Unemployment Increase Expected in Coming Months
Although the U.S. unemployment rate was relatively low and steady throughout 2022, Americans’ expectation that it will increase in the first half of 2023 rose seven points over the past year, to 41%.
Last year, more U.S. adults thought the unemployment rate would decrease rather than remain the same or increase -- but this year, belief that the jobs situation will worsen outpaces optimism by 12 points. While 41% say unemployment will rise, 29% say it will go down and the same proportion think it will remain the same. This change may stem from the recent highly publicized layoffs in the technology sector and concerns by some economists that the interest rate hikes may lead to an economic recession. The poll was completed before the January U.S. unemployment data were released. These data show an unexpected improvement in the labor market, resulting in the lowest unemployment rate since 1969.
Views of Economic Growth Have Worsened Slightly Since 2022
The U.S. economy grew in the last two quarters of 2022, but Americans are skeptical about gross domestic product continuing on that path in 2023. More U.S. adults now say they expect GDP will go down (43%) than think it will go up (36%) or stay the same as it is now (20%).
Last year, the public was evenly divided between predicting an increase and a decrease in the economy. This is the first time Gallup has seen more Americans believing it will decrease rather than increase, though it is likely that would have been the case during the Great Recession.
Republicans More Pessimistic Than Democrats on Most Economic Aspects
Republicans’ expectation that inflation will rise is 23 points higher than Democrats’, and Republicans are more likely to predict the stock market and GDP will go down. The only metric that doesn’t garner a majority of Republicans holding negative views is unemployment, yet nearly half think it will rise in the coming months, while the others are divided over whether it will decrease or remain steady.
Nearly equal majorities of Republicans and Republican-leaning independents (76%) and Democrats and Democratic-leaning independents (72%) think interest rates will rise over the first six months of 2023, but Republicans are much more pessimistic than Democrats about the other four aspects.
Democrats are most positive about GDP, with just over half saying they think it will increase. They are nearly evenly divided in their predictions for the stock market and unemployment.

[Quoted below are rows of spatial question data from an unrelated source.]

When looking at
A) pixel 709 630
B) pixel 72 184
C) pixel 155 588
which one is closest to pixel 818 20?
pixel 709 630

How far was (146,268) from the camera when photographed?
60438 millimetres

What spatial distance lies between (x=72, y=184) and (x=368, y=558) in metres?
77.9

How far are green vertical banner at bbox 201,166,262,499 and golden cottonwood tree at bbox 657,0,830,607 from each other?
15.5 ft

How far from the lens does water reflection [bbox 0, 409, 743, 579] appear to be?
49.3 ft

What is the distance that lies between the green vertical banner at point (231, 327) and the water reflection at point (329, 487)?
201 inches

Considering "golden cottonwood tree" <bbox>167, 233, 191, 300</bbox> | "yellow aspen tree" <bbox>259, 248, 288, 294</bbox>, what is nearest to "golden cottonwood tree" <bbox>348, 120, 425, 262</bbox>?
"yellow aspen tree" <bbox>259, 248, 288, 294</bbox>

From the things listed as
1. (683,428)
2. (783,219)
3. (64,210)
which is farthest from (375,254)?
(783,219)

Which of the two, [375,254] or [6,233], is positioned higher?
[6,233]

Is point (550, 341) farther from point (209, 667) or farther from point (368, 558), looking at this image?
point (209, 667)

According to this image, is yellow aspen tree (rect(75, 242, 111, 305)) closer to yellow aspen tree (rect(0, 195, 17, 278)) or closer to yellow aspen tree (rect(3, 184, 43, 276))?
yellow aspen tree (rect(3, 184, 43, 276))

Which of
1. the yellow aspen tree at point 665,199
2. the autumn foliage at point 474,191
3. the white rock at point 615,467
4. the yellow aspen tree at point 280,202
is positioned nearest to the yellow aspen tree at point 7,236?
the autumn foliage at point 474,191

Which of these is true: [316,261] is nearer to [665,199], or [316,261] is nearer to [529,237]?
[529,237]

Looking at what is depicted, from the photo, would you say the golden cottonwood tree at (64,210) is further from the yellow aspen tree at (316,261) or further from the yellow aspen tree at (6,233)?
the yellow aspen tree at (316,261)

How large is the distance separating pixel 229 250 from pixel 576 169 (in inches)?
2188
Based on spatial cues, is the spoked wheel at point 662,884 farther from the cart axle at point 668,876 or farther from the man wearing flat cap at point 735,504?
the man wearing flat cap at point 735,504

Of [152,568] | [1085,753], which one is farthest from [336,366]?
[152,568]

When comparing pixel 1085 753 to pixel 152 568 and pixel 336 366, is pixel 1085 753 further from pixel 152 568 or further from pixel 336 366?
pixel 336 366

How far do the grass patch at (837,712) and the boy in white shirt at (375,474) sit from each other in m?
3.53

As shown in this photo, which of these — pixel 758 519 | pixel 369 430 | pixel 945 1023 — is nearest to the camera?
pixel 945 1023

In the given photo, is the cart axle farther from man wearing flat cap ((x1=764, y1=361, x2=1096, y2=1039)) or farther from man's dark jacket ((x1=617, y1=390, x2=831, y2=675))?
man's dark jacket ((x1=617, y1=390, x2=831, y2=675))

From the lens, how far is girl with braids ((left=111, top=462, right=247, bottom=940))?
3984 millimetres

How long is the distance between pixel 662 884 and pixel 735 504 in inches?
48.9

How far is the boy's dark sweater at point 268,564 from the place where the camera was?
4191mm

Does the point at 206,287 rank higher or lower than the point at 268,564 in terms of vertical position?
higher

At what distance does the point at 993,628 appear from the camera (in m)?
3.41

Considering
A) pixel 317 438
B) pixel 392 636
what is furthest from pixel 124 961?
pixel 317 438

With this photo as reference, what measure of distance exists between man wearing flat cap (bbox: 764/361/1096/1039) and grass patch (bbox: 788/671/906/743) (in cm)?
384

High inflation, interest rate hikes, a rough end to 2022 for the stock market and recent big tech layoffs are all likely contributing to Americans’ pessimistic views of key U.S. economic conditions for the first half of 2023. Despite the stock market’s strong start to the year, indications that inflation may be easing, better-than-expected economic growth in late 2022 and continued low unemployment, the public is bracing for a 2023 marked by worsening economic conditions.